(EXTRAHIERTER TEXT):
▬▬▬▬▬▬
Duc: "So ist die Einstellung der Vietnamesen: Viel Geld zu schöffeln. Das muss ich ehrlich sagen: Viel, viel Geld schöffeln. Aber nicht im Vordergrund, um reich an sich zu sein, sondern mit dem Geld Menschen helfen zu können. Ich weiß, dass meine Mutter viel aufgeopfert hat. Und ich weiß, dass meine Mutter viel arbeitet, um uns viel zu ermöglichen. Und dementsprechend will ich da ne Antwort zurückgeben. Oder mich revanchieren."

"Die Sorgen müsste man haben". Gwin seufzt. Reichtümer wird sie nach ihrem Studium wohl nicht gerade verdienen als Deutschlehrerin. Aber ist ja noch eine Weile hin. Nach ihrem Bachelor will sie noch ihren Master dran hängen.

Hat auch schon eine ziemlich genaue Vorstellung davon, wo: Möglichst weit weg von ihren Eltern.

Gwin: "Ich will eine größere Stadt kennenlernen. Kleine Städte reichen mir. Jetzt endlich die große Stadt."

Weg will auch Duc. In die USA. Als Au-Pair für ein Jahr. Seiner Mutter ist die Vorstellung zwar nicht ganz geheuer, dass er bald nicht mehr unter ihren Fittichen ist und Gott weiß was anstellen könnte. Doch die Vereinigten Staaten – das geht in Ordnung. Alles eine Frage des Prestiges.

Duc: "Wenn ein Vietnamese in den USA war, vor allen Dingen für einen jungen Schüler oder jemand, der noch in der Ausbildung macht, hat man Ansehen in gewisser Hinsicht in der Familie und auch im Bekanntenkreis."

Spätestens im September soll es los gehen. Vorher will Duc noch auf die Schnelle den Führerschein machen. Wird er auch noch schaukeln.
▬▬▬▬▬▬
(AUFGABENLISTE):
[A] Welche Sätze im Text über Duc und Gwin beginnen mit dem Wort „Ich“? Nennen Sie alle.
[B] Bearbeiten Sie im Text über Duc und Gwin den Abschnitt von „Weg will auch“ bis „auch noch schaukeln.“ und setzen Sie dabei „Oktober“ an die Stelle von „September“.

(DATENZEILEN):
▬▬▬▬▬▬
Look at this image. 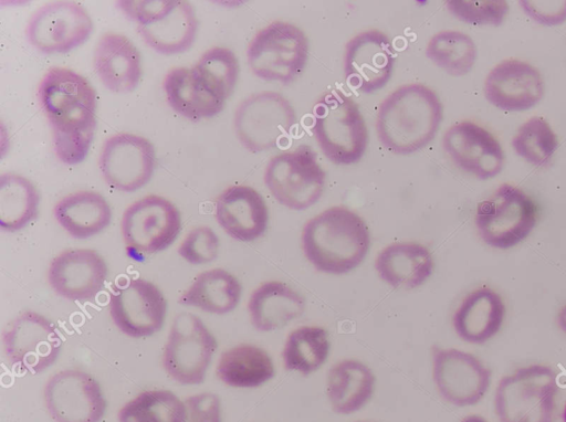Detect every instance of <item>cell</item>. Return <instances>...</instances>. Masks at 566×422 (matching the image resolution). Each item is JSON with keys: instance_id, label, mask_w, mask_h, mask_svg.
<instances>
[{"instance_id": "cell-15", "label": "cell", "mask_w": 566, "mask_h": 422, "mask_svg": "<svg viewBox=\"0 0 566 422\" xmlns=\"http://www.w3.org/2000/svg\"><path fill=\"white\" fill-rule=\"evenodd\" d=\"M43 395L55 422H99L107 407L97 380L78 369H65L51 376Z\"/></svg>"}, {"instance_id": "cell-25", "label": "cell", "mask_w": 566, "mask_h": 422, "mask_svg": "<svg viewBox=\"0 0 566 422\" xmlns=\"http://www.w3.org/2000/svg\"><path fill=\"white\" fill-rule=\"evenodd\" d=\"M505 313L501 295L491 287L481 286L462 299L453 314L452 325L462 340L482 345L499 333Z\"/></svg>"}, {"instance_id": "cell-45", "label": "cell", "mask_w": 566, "mask_h": 422, "mask_svg": "<svg viewBox=\"0 0 566 422\" xmlns=\"http://www.w3.org/2000/svg\"><path fill=\"white\" fill-rule=\"evenodd\" d=\"M563 421L566 422V402L563 410Z\"/></svg>"}, {"instance_id": "cell-22", "label": "cell", "mask_w": 566, "mask_h": 422, "mask_svg": "<svg viewBox=\"0 0 566 422\" xmlns=\"http://www.w3.org/2000/svg\"><path fill=\"white\" fill-rule=\"evenodd\" d=\"M544 81L532 64L506 59L488 73L483 93L494 107L505 112H522L536 106L544 96Z\"/></svg>"}, {"instance_id": "cell-10", "label": "cell", "mask_w": 566, "mask_h": 422, "mask_svg": "<svg viewBox=\"0 0 566 422\" xmlns=\"http://www.w3.org/2000/svg\"><path fill=\"white\" fill-rule=\"evenodd\" d=\"M296 123L291 102L274 91L249 95L237 106L233 115L235 136L251 152L275 148Z\"/></svg>"}, {"instance_id": "cell-8", "label": "cell", "mask_w": 566, "mask_h": 422, "mask_svg": "<svg viewBox=\"0 0 566 422\" xmlns=\"http://www.w3.org/2000/svg\"><path fill=\"white\" fill-rule=\"evenodd\" d=\"M127 13L137 23L140 38L157 53H184L196 40L198 19L188 1L135 0L129 3Z\"/></svg>"}, {"instance_id": "cell-40", "label": "cell", "mask_w": 566, "mask_h": 422, "mask_svg": "<svg viewBox=\"0 0 566 422\" xmlns=\"http://www.w3.org/2000/svg\"><path fill=\"white\" fill-rule=\"evenodd\" d=\"M218 253V235L208 225L193 228L178 247V254L192 265L208 264L217 259Z\"/></svg>"}, {"instance_id": "cell-24", "label": "cell", "mask_w": 566, "mask_h": 422, "mask_svg": "<svg viewBox=\"0 0 566 422\" xmlns=\"http://www.w3.org/2000/svg\"><path fill=\"white\" fill-rule=\"evenodd\" d=\"M93 66L103 85L114 93L134 91L142 77V56L124 34L104 33L94 50Z\"/></svg>"}, {"instance_id": "cell-36", "label": "cell", "mask_w": 566, "mask_h": 422, "mask_svg": "<svg viewBox=\"0 0 566 422\" xmlns=\"http://www.w3.org/2000/svg\"><path fill=\"white\" fill-rule=\"evenodd\" d=\"M190 68L199 84L223 102L233 93L240 72L235 54L222 46L205 51Z\"/></svg>"}, {"instance_id": "cell-32", "label": "cell", "mask_w": 566, "mask_h": 422, "mask_svg": "<svg viewBox=\"0 0 566 422\" xmlns=\"http://www.w3.org/2000/svg\"><path fill=\"white\" fill-rule=\"evenodd\" d=\"M217 377L233 388H258L274 377V365L262 348L241 344L224 350L218 360Z\"/></svg>"}, {"instance_id": "cell-2", "label": "cell", "mask_w": 566, "mask_h": 422, "mask_svg": "<svg viewBox=\"0 0 566 422\" xmlns=\"http://www.w3.org/2000/svg\"><path fill=\"white\" fill-rule=\"evenodd\" d=\"M442 117V103L433 89L421 83L405 84L380 103L377 137L390 152L409 155L432 141Z\"/></svg>"}, {"instance_id": "cell-7", "label": "cell", "mask_w": 566, "mask_h": 422, "mask_svg": "<svg viewBox=\"0 0 566 422\" xmlns=\"http://www.w3.org/2000/svg\"><path fill=\"white\" fill-rule=\"evenodd\" d=\"M537 221V205L520 188L503 183L475 210L474 224L489 246L507 250L524 241Z\"/></svg>"}, {"instance_id": "cell-26", "label": "cell", "mask_w": 566, "mask_h": 422, "mask_svg": "<svg viewBox=\"0 0 566 422\" xmlns=\"http://www.w3.org/2000/svg\"><path fill=\"white\" fill-rule=\"evenodd\" d=\"M434 262L430 250L417 242H394L385 246L375 260L381 281L394 288L412 289L432 275Z\"/></svg>"}, {"instance_id": "cell-37", "label": "cell", "mask_w": 566, "mask_h": 422, "mask_svg": "<svg viewBox=\"0 0 566 422\" xmlns=\"http://www.w3.org/2000/svg\"><path fill=\"white\" fill-rule=\"evenodd\" d=\"M118 422H187V409L169 390H147L120 408Z\"/></svg>"}, {"instance_id": "cell-12", "label": "cell", "mask_w": 566, "mask_h": 422, "mask_svg": "<svg viewBox=\"0 0 566 422\" xmlns=\"http://www.w3.org/2000/svg\"><path fill=\"white\" fill-rule=\"evenodd\" d=\"M6 358L19 371L38 374L57 359L63 339L48 317L25 310L11 319L2 330Z\"/></svg>"}, {"instance_id": "cell-13", "label": "cell", "mask_w": 566, "mask_h": 422, "mask_svg": "<svg viewBox=\"0 0 566 422\" xmlns=\"http://www.w3.org/2000/svg\"><path fill=\"white\" fill-rule=\"evenodd\" d=\"M93 32L88 12L74 1H52L36 9L28 21L25 36L43 54L67 53L84 44Z\"/></svg>"}, {"instance_id": "cell-3", "label": "cell", "mask_w": 566, "mask_h": 422, "mask_svg": "<svg viewBox=\"0 0 566 422\" xmlns=\"http://www.w3.org/2000/svg\"><path fill=\"white\" fill-rule=\"evenodd\" d=\"M307 261L321 273L340 275L356 268L370 246L369 230L353 210L331 207L311 218L301 234Z\"/></svg>"}, {"instance_id": "cell-33", "label": "cell", "mask_w": 566, "mask_h": 422, "mask_svg": "<svg viewBox=\"0 0 566 422\" xmlns=\"http://www.w3.org/2000/svg\"><path fill=\"white\" fill-rule=\"evenodd\" d=\"M40 194L28 178L7 172L0 176V228L17 232L34 221L39 213Z\"/></svg>"}, {"instance_id": "cell-31", "label": "cell", "mask_w": 566, "mask_h": 422, "mask_svg": "<svg viewBox=\"0 0 566 422\" xmlns=\"http://www.w3.org/2000/svg\"><path fill=\"white\" fill-rule=\"evenodd\" d=\"M163 88L169 106L192 122L211 118L224 107L226 102L207 92L190 67L171 68L164 77Z\"/></svg>"}, {"instance_id": "cell-28", "label": "cell", "mask_w": 566, "mask_h": 422, "mask_svg": "<svg viewBox=\"0 0 566 422\" xmlns=\"http://www.w3.org/2000/svg\"><path fill=\"white\" fill-rule=\"evenodd\" d=\"M371 370L356 359L336 362L327 373L326 394L337 414H352L367 404L375 390Z\"/></svg>"}, {"instance_id": "cell-42", "label": "cell", "mask_w": 566, "mask_h": 422, "mask_svg": "<svg viewBox=\"0 0 566 422\" xmlns=\"http://www.w3.org/2000/svg\"><path fill=\"white\" fill-rule=\"evenodd\" d=\"M187 422H221V405L217 394L202 392L184 400Z\"/></svg>"}, {"instance_id": "cell-20", "label": "cell", "mask_w": 566, "mask_h": 422, "mask_svg": "<svg viewBox=\"0 0 566 422\" xmlns=\"http://www.w3.org/2000/svg\"><path fill=\"white\" fill-rule=\"evenodd\" d=\"M442 147L458 168L480 180L496 177L504 167L505 156L499 140L470 120L451 125L443 134Z\"/></svg>"}, {"instance_id": "cell-16", "label": "cell", "mask_w": 566, "mask_h": 422, "mask_svg": "<svg viewBox=\"0 0 566 422\" xmlns=\"http://www.w3.org/2000/svg\"><path fill=\"white\" fill-rule=\"evenodd\" d=\"M396 57L391 39L385 32L369 29L355 34L344 49L346 84L365 94L381 89L392 75Z\"/></svg>"}, {"instance_id": "cell-9", "label": "cell", "mask_w": 566, "mask_h": 422, "mask_svg": "<svg viewBox=\"0 0 566 422\" xmlns=\"http://www.w3.org/2000/svg\"><path fill=\"white\" fill-rule=\"evenodd\" d=\"M325 180L316 152L307 145L273 156L263 175L264 184L273 198L296 211L305 210L319 200Z\"/></svg>"}, {"instance_id": "cell-39", "label": "cell", "mask_w": 566, "mask_h": 422, "mask_svg": "<svg viewBox=\"0 0 566 422\" xmlns=\"http://www.w3.org/2000/svg\"><path fill=\"white\" fill-rule=\"evenodd\" d=\"M444 4L454 18L472 25L499 27L509 13L504 0H450Z\"/></svg>"}, {"instance_id": "cell-41", "label": "cell", "mask_w": 566, "mask_h": 422, "mask_svg": "<svg viewBox=\"0 0 566 422\" xmlns=\"http://www.w3.org/2000/svg\"><path fill=\"white\" fill-rule=\"evenodd\" d=\"M518 6L530 19L545 27L566 21V0H521Z\"/></svg>"}, {"instance_id": "cell-34", "label": "cell", "mask_w": 566, "mask_h": 422, "mask_svg": "<svg viewBox=\"0 0 566 422\" xmlns=\"http://www.w3.org/2000/svg\"><path fill=\"white\" fill-rule=\"evenodd\" d=\"M424 53L437 67L459 77L472 71L478 48L469 34L458 30H442L429 39Z\"/></svg>"}, {"instance_id": "cell-6", "label": "cell", "mask_w": 566, "mask_h": 422, "mask_svg": "<svg viewBox=\"0 0 566 422\" xmlns=\"http://www.w3.org/2000/svg\"><path fill=\"white\" fill-rule=\"evenodd\" d=\"M308 52V39L302 29L291 22L273 21L250 40L247 61L256 77L290 84L303 73Z\"/></svg>"}, {"instance_id": "cell-11", "label": "cell", "mask_w": 566, "mask_h": 422, "mask_svg": "<svg viewBox=\"0 0 566 422\" xmlns=\"http://www.w3.org/2000/svg\"><path fill=\"white\" fill-rule=\"evenodd\" d=\"M217 347L216 337L198 316L179 313L164 348L163 367L181 384L202 383Z\"/></svg>"}, {"instance_id": "cell-38", "label": "cell", "mask_w": 566, "mask_h": 422, "mask_svg": "<svg viewBox=\"0 0 566 422\" xmlns=\"http://www.w3.org/2000/svg\"><path fill=\"white\" fill-rule=\"evenodd\" d=\"M511 145L517 156L528 163L543 167L551 162L557 150L555 131L543 117H532L524 122L514 135Z\"/></svg>"}, {"instance_id": "cell-27", "label": "cell", "mask_w": 566, "mask_h": 422, "mask_svg": "<svg viewBox=\"0 0 566 422\" xmlns=\"http://www.w3.org/2000/svg\"><path fill=\"white\" fill-rule=\"evenodd\" d=\"M305 306L303 296L291 286L283 282L269 281L251 293L248 312L256 330L272 331L301 317Z\"/></svg>"}, {"instance_id": "cell-14", "label": "cell", "mask_w": 566, "mask_h": 422, "mask_svg": "<svg viewBox=\"0 0 566 422\" xmlns=\"http://www.w3.org/2000/svg\"><path fill=\"white\" fill-rule=\"evenodd\" d=\"M181 230V217L168 199L146 196L128 205L122 215L120 232L127 247L144 254L168 249Z\"/></svg>"}, {"instance_id": "cell-19", "label": "cell", "mask_w": 566, "mask_h": 422, "mask_svg": "<svg viewBox=\"0 0 566 422\" xmlns=\"http://www.w3.org/2000/svg\"><path fill=\"white\" fill-rule=\"evenodd\" d=\"M109 316L126 336L144 338L161 329L167 302L161 291L144 278H130L109 296Z\"/></svg>"}, {"instance_id": "cell-5", "label": "cell", "mask_w": 566, "mask_h": 422, "mask_svg": "<svg viewBox=\"0 0 566 422\" xmlns=\"http://www.w3.org/2000/svg\"><path fill=\"white\" fill-rule=\"evenodd\" d=\"M559 387L556 371L530 365L500 379L494 409L500 422H555Z\"/></svg>"}, {"instance_id": "cell-18", "label": "cell", "mask_w": 566, "mask_h": 422, "mask_svg": "<svg viewBox=\"0 0 566 422\" xmlns=\"http://www.w3.org/2000/svg\"><path fill=\"white\" fill-rule=\"evenodd\" d=\"M156 155L153 144L145 137L118 133L108 137L98 158L105 182L122 192L144 187L153 177Z\"/></svg>"}, {"instance_id": "cell-44", "label": "cell", "mask_w": 566, "mask_h": 422, "mask_svg": "<svg viewBox=\"0 0 566 422\" xmlns=\"http://www.w3.org/2000/svg\"><path fill=\"white\" fill-rule=\"evenodd\" d=\"M461 422H488L483 416L478 414L467 415Z\"/></svg>"}, {"instance_id": "cell-43", "label": "cell", "mask_w": 566, "mask_h": 422, "mask_svg": "<svg viewBox=\"0 0 566 422\" xmlns=\"http://www.w3.org/2000/svg\"><path fill=\"white\" fill-rule=\"evenodd\" d=\"M557 324L563 333L566 334V304L559 309L557 314Z\"/></svg>"}, {"instance_id": "cell-30", "label": "cell", "mask_w": 566, "mask_h": 422, "mask_svg": "<svg viewBox=\"0 0 566 422\" xmlns=\"http://www.w3.org/2000/svg\"><path fill=\"white\" fill-rule=\"evenodd\" d=\"M242 286L239 279L223 268H212L198 274L179 296L178 303L206 313L224 315L239 304Z\"/></svg>"}, {"instance_id": "cell-46", "label": "cell", "mask_w": 566, "mask_h": 422, "mask_svg": "<svg viewBox=\"0 0 566 422\" xmlns=\"http://www.w3.org/2000/svg\"><path fill=\"white\" fill-rule=\"evenodd\" d=\"M357 422H367V421H357Z\"/></svg>"}, {"instance_id": "cell-23", "label": "cell", "mask_w": 566, "mask_h": 422, "mask_svg": "<svg viewBox=\"0 0 566 422\" xmlns=\"http://www.w3.org/2000/svg\"><path fill=\"white\" fill-rule=\"evenodd\" d=\"M214 217L229 236L237 241L251 242L264 234L269 223V209L258 190L234 184L217 197Z\"/></svg>"}, {"instance_id": "cell-35", "label": "cell", "mask_w": 566, "mask_h": 422, "mask_svg": "<svg viewBox=\"0 0 566 422\" xmlns=\"http://www.w3.org/2000/svg\"><path fill=\"white\" fill-rule=\"evenodd\" d=\"M331 344L328 333L319 326H301L292 330L284 344V368L308 376L327 359Z\"/></svg>"}, {"instance_id": "cell-21", "label": "cell", "mask_w": 566, "mask_h": 422, "mask_svg": "<svg viewBox=\"0 0 566 422\" xmlns=\"http://www.w3.org/2000/svg\"><path fill=\"white\" fill-rule=\"evenodd\" d=\"M107 275V264L97 251L69 249L51 261L48 282L59 296L87 303L103 289Z\"/></svg>"}, {"instance_id": "cell-17", "label": "cell", "mask_w": 566, "mask_h": 422, "mask_svg": "<svg viewBox=\"0 0 566 422\" xmlns=\"http://www.w3.org/2000/svg\"><path fill=\"white\" fill-rule=\"evenodd\" d=\"M432 379L447 402L469 407L480 402L489 390L491 370L474 355L433 346Z\"/></svg>"}, {"instance_id": "cell-4", "label": "cell", "mask_w": 566, "mask_h": 422, "mask_svg": "<svg viewBox=\"0 0 566 422\" xmlns=\"http://www.w3.org/2000/svg\"><path fill=\"white\" fill-rule=\"evenodd\" d=\"M312 131L335 165L358 162L368 146V129L357 103L340 89L324 93L313 106Z\"/></svg>"}, {"instance_id": "cell-1", "label": "cell", "mask_w": 566, "mask_h": 422, "mask_svg": "<svg viewBox=\"0 0 566 422\" xmlns=\"http://www.w3.org/2000/svg\"><path fill=\"white\" fill-rule=\"evenodd\" d=\"M38 99L52 129L57 159L74 166L88 154L96 128V94L81 74L51 67L42 77Z\"/></svg>"}, {"instance_id": "cell-29", "label": "cell", "mask_w": 566, "mask_h": 422, "mask_svg": "<svg viewBox=\"0 0 566 422\" xmlns=\"http://www.w3.org/2000/svg\"><path fill=\"white\" fill-rule=\"evenodd\" d=\"M61 228L74 239H88L106 229L112 210L106 199L95 191H76L63 197L53 208Z\"/></svg>"}]
</instances>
▬▬▬▬▬▬
(ANTWORTEN JE AUFGABE):
[A]
- Ich weiß, dass meine Mutter viel aufgeopfert hat.
- Ich will eine größere Stadt kennenlernen.

[B]
Weg will auch Duc. In die USA. Als Au-Pair für ein Jahr. Seiner Mutter ist die Vorstellung zwar nicht ganz geheuer, dass er bald nicht mehr unter ihren Fittichen ist und Gott weiß was anstellen könnte. Doch die Vereinigten Staaten – das geht in Ordnung. Alles eine Frage des Prestiges.

Duc: "Wenn ein Vietnamese in den USA war, vor allen Dingen für einen jungen Schüler oder jemand, der noch in der Ausbildung macht, hat man Ansehen in gewisser Hinsicht in der Familie und auch im Bekanntenkreis."

Spätestens im Oktober soll es los gehen. Vorher will Duc noch auf die Schnelle den Führerschein machen. Wird er auch noch schaukeln.